### Task brief
Beginning with the line containing "Кокосовое печенье от Лизы Глинской" and ending with the line containing "2021 Kawasaki Mule", write out each line of the records below exactly; pictures and lines outside that range are left out.

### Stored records
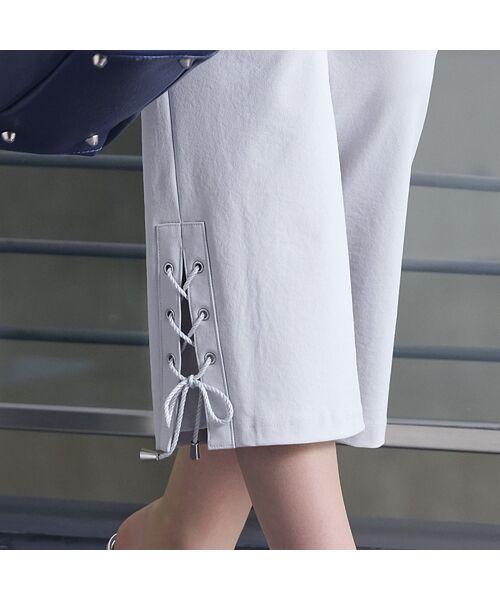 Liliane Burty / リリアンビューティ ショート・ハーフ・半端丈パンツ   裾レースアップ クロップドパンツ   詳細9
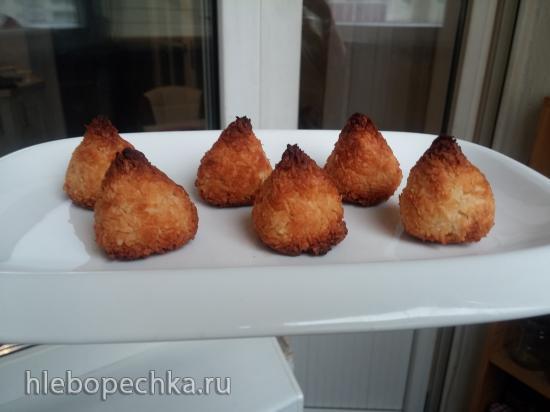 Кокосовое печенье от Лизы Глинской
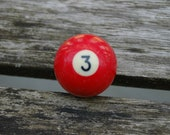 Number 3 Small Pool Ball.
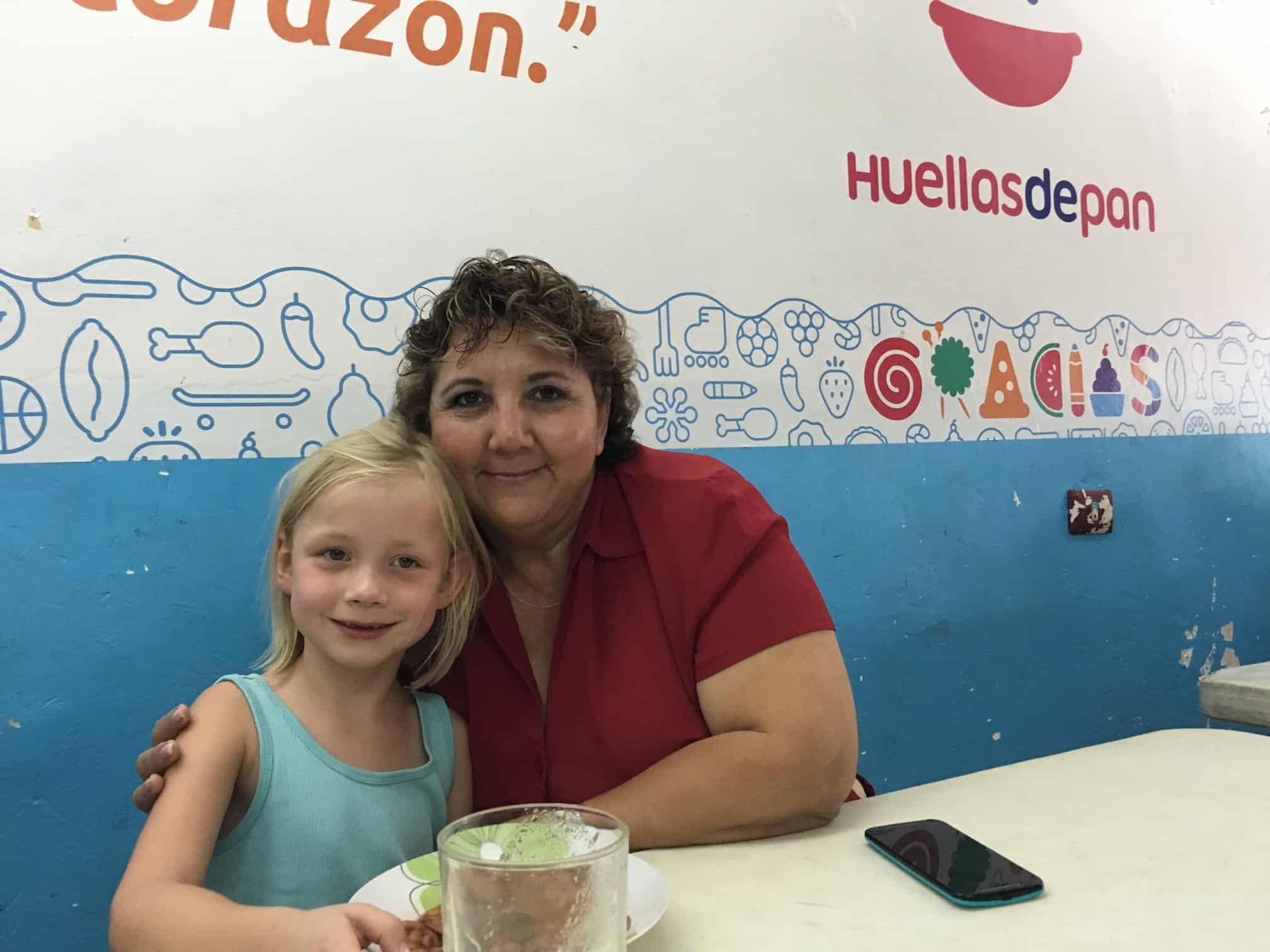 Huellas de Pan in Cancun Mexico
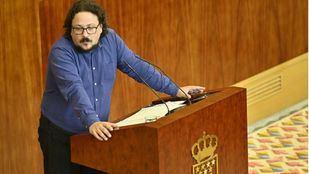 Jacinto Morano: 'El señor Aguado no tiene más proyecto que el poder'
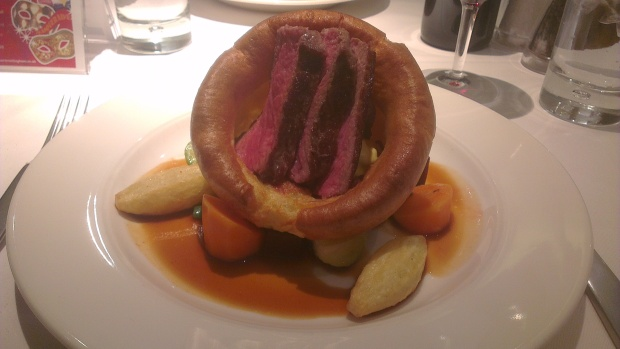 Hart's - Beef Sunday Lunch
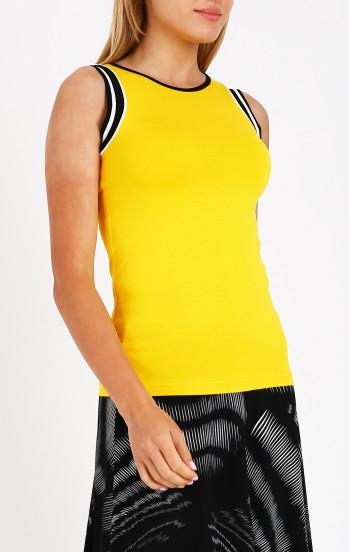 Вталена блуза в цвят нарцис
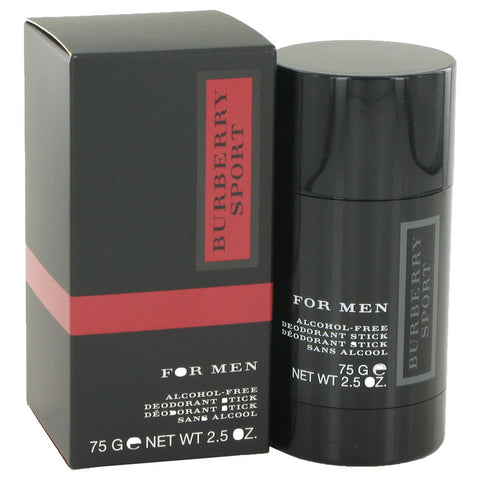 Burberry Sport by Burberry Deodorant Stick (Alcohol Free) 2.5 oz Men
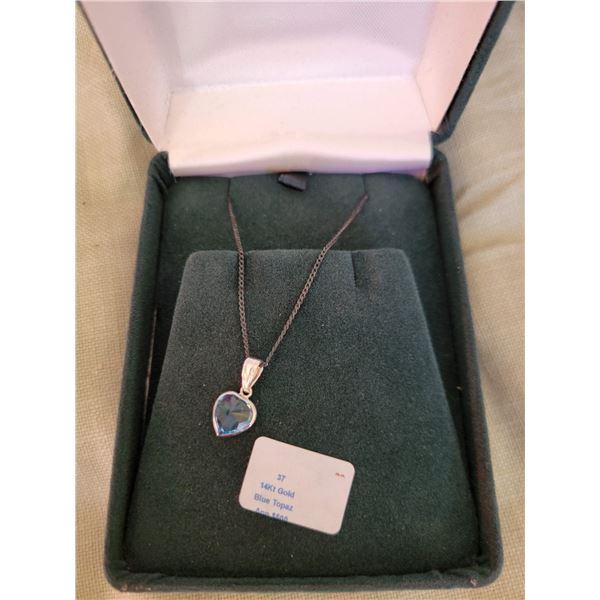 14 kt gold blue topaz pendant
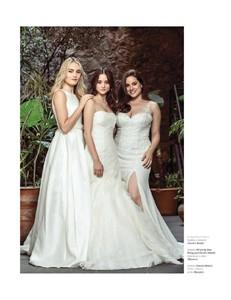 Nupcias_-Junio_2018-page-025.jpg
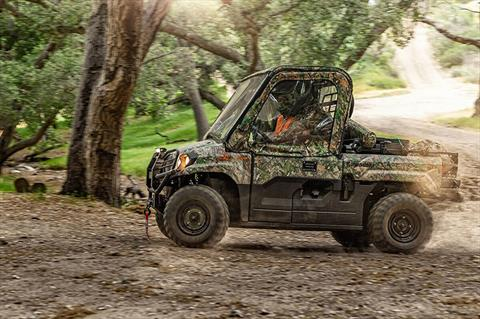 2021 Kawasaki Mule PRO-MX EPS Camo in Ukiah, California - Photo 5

---

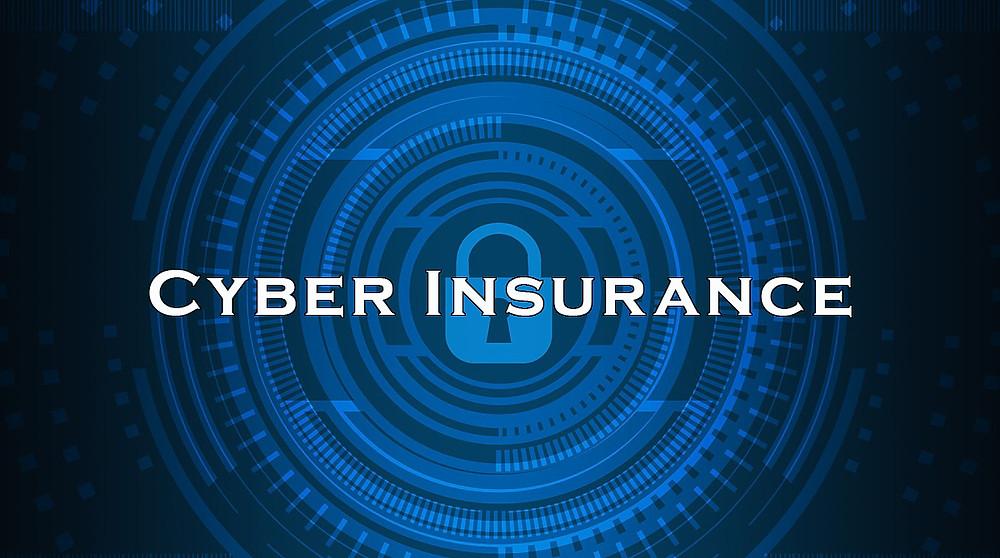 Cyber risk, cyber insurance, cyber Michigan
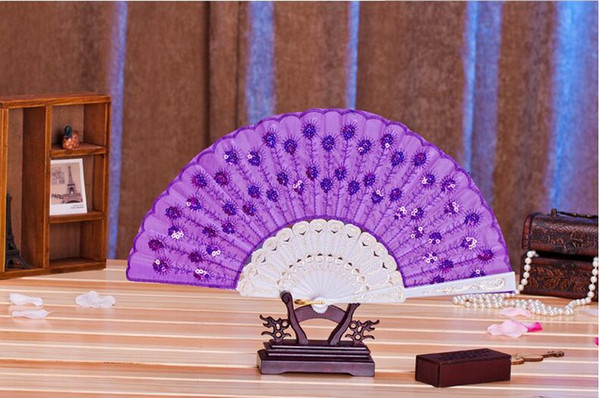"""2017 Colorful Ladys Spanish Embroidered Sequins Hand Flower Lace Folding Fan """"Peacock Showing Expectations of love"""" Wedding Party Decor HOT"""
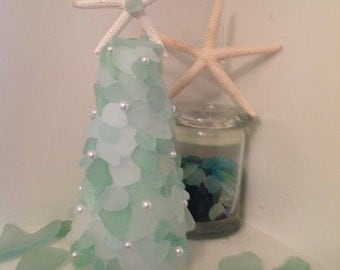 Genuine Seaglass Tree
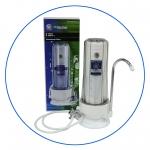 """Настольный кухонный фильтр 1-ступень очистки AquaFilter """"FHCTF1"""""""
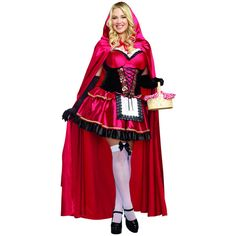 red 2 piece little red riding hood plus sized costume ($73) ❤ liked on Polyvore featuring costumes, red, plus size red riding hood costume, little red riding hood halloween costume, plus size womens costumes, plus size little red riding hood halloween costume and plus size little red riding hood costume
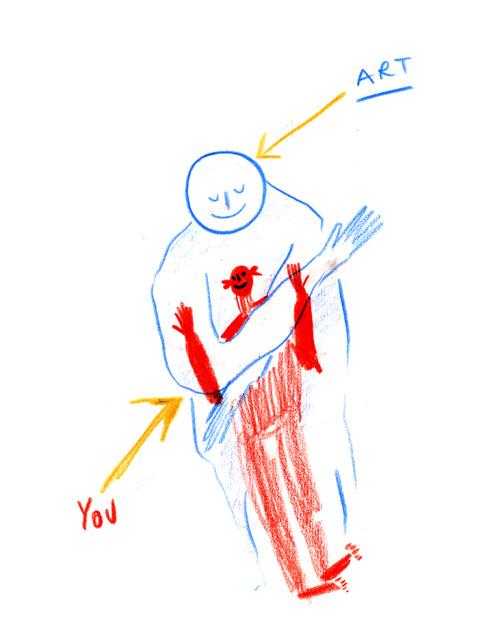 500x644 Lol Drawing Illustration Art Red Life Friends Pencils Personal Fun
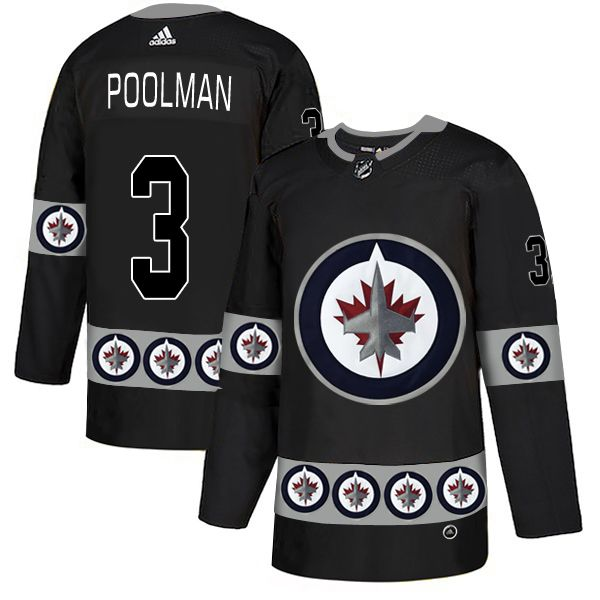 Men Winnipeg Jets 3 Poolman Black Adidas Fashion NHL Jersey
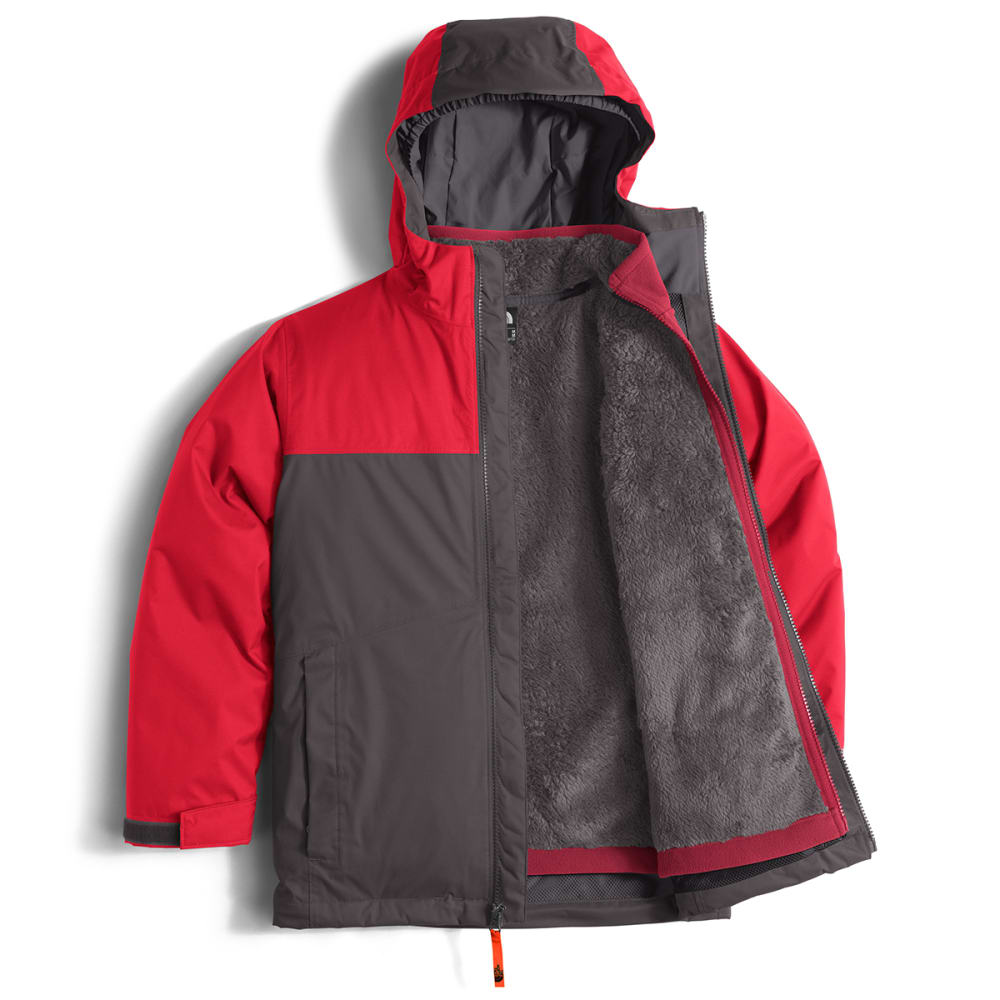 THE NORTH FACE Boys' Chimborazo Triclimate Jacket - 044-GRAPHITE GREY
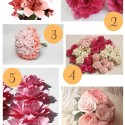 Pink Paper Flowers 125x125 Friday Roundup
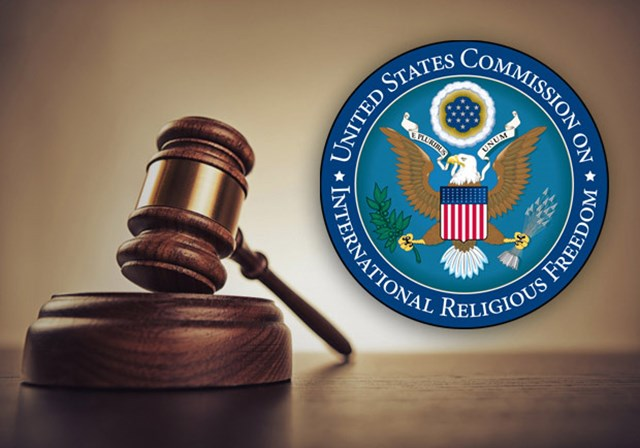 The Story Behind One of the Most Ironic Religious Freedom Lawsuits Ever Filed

...

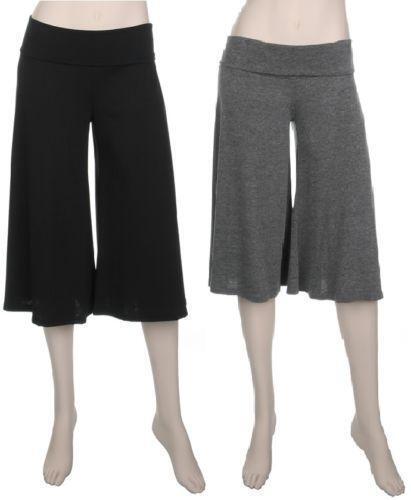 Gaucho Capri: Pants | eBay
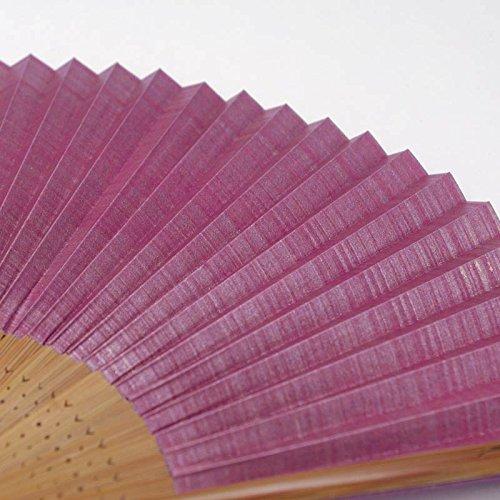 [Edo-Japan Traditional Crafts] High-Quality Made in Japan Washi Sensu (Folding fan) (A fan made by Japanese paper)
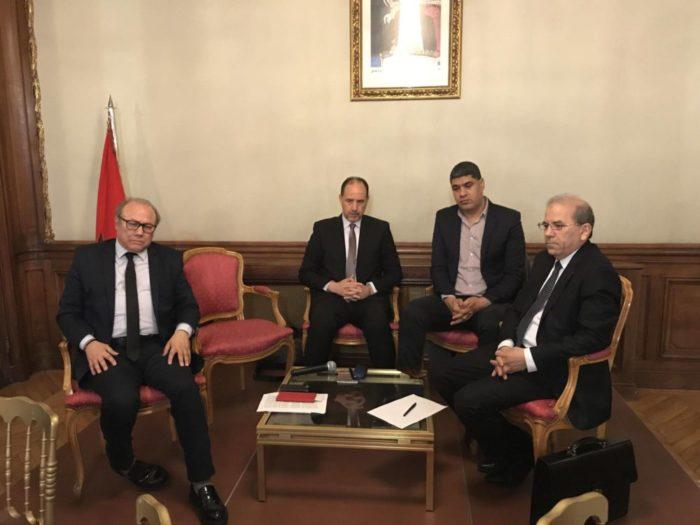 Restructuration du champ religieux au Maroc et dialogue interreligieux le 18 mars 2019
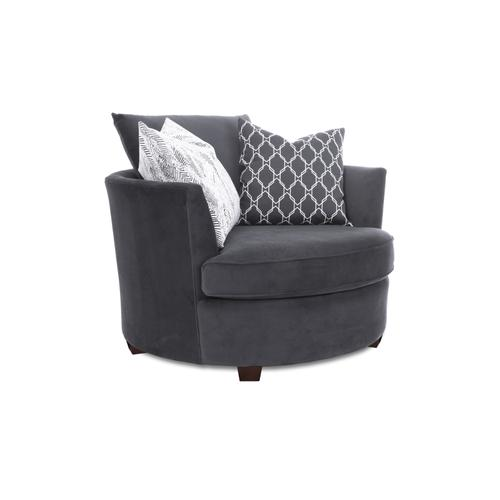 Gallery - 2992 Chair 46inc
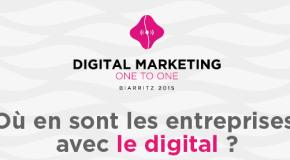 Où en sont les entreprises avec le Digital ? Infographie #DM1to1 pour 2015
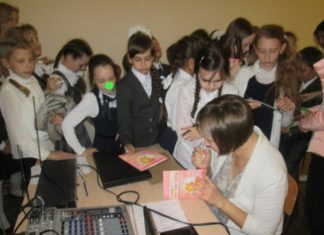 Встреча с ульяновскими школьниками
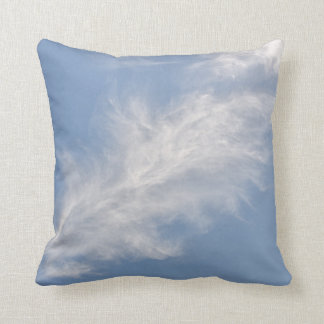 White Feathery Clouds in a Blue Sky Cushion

### Solution to this exercise
 Кокосовое печенье от Лизы Глинской
 Number 3 Small Pool Ball.
 Huellas de Pan in Cancun Mexico
 Jacinto Morano: 'El señor Aguado no tiene más proyecto que el poder'
 Hart's - Beef Sunday Lunch
 Вталена блуза в цвят нарцис
 Burberry Sport by Burberry Deodorant Stick (Alcohol Free) 2.5 oz Men
 14 kt gold blue topaz pendant
 Nupcias_-Junio_2018-page-025.jpg
 2021 Kawasaki Mule PRO-MX EPS Camo in Ukiah, California - Photo 5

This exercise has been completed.